**** ESTRATTO DEL TESTO

“Cowboy Justice” non è per palati deboli; a cominciare dalla formazione, abbastanza inusuale, di chitarra (Steve Cardenas), tromba (Ron Horton), batteria (Michael Sarin) e contrabbasso (Ben Allison). La copertina che vedete per questa recensione è un falso, nel senso che la copia che ho e che sto recensendo e’ una “advanced copy” senza alcuna cover e mi è stata data da Ben Allison in persona in occasione di un concerto tenutosi nella mia cittadina tempo fa.
Dunque, i suoni che escono da questo disco sono molto asciutti e non ci sono facili concessioni alla melassa imperante o ad alcun “trend” (che parola: blaaah!) possibile nel jazz del momento. Il suono della tromba di Ron è molto “Miles”, nel senso di note lunghe o stringate ma quasi sempre nel registro medio, pochissimo vibrato, molte frasi spagnoleggianti (costante di continuo ritorno nella poetica davisiana e comunque la tromba ti da sempre un’idea di festa latina in piazza!) e volume medio, almeno nella maggior parte dei brani.

********
**** ELENCO DATI

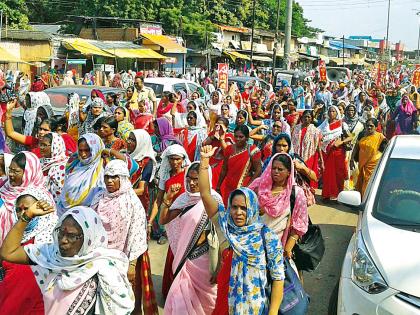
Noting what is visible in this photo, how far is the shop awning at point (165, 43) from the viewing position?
1436 inches

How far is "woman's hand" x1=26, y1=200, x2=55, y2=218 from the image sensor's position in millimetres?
3225

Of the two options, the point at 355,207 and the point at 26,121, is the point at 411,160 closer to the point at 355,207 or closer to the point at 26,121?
the point at 355,207

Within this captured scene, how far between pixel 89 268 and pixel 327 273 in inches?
141

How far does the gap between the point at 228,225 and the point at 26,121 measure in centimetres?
523

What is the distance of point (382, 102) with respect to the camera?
15.8m

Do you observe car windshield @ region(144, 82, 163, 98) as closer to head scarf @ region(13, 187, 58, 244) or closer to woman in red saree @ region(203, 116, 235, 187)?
woman in red saree @ region(203, 116, 235, 187)

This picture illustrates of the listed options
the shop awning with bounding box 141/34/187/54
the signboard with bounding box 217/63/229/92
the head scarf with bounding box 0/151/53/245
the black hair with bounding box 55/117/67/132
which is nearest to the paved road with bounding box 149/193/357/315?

********

=== CONSEGNA A ===
Indica se ciascuna di queste affermazioni concorda con la recensione di «Cowboy Justice», rispondendo sì o no e citando alla lettera le parole decisive della recensione: (i) la copia recensita è stata consegnata da Ben Allison in persona; (ii) la tromba di Ron Horton suona soprattutto nel registro acuto; (iii) la tromba di Ron Horton fa largo uso del vibrato.
=== CONSEGNA B ===
Prosegui la recensione di «Cowboy Justice» con un paragrafo che riprenda dopo l'ultima frase.
Questi record provengono da un'altra fonte.

=== RISPOSTA SCRITTA A ===
(i) Sì: «mi è stata data da Ben Allison in persona».
(ii) No: «quasi sempre nel registro medio».
(iii) No: «pochissimo vibrato».

=== RISPOSTA SCRITTA B ===
Il gruppo riesce ad essere anche molto duro quando la chitarra sale alla ribalta ed a volte si ravvisano echi sia del bellissimo "Bass Desires” (Marc Johnson) che del Fripp migliore. Cardenas viene da una scuola rock (anche data l’età e per suo dichiarato amore!) e questa influenza si sente sia negli arpeggi alla McLaughlin (del periodo Mahavisnu) sia nell’uso di una Gibson 347 lievemente distorta (Scofield). L’incedere proposto dal contrabbasso di Ben Allison è sempre molto caratterizzato, nel senso che Ben non è una “acritica macchina da swing”: è un uomo e musicista che mantiene costantemente il controllo della situazione ed il beat è in qualche modo istantaneo ma continuo: sembra che ogni battuta faccia storia a sé; eppure fluisce e si muove. Questo è anche dovuto alla particolare formazione tecnica di Ben che ha imparato a suonare praticamente da solo dopo poche lezioni formali e che per questo suona “di profilo” guardando il fianco destro del contrabbasso (se lo può permettere, visto che è altissimo!).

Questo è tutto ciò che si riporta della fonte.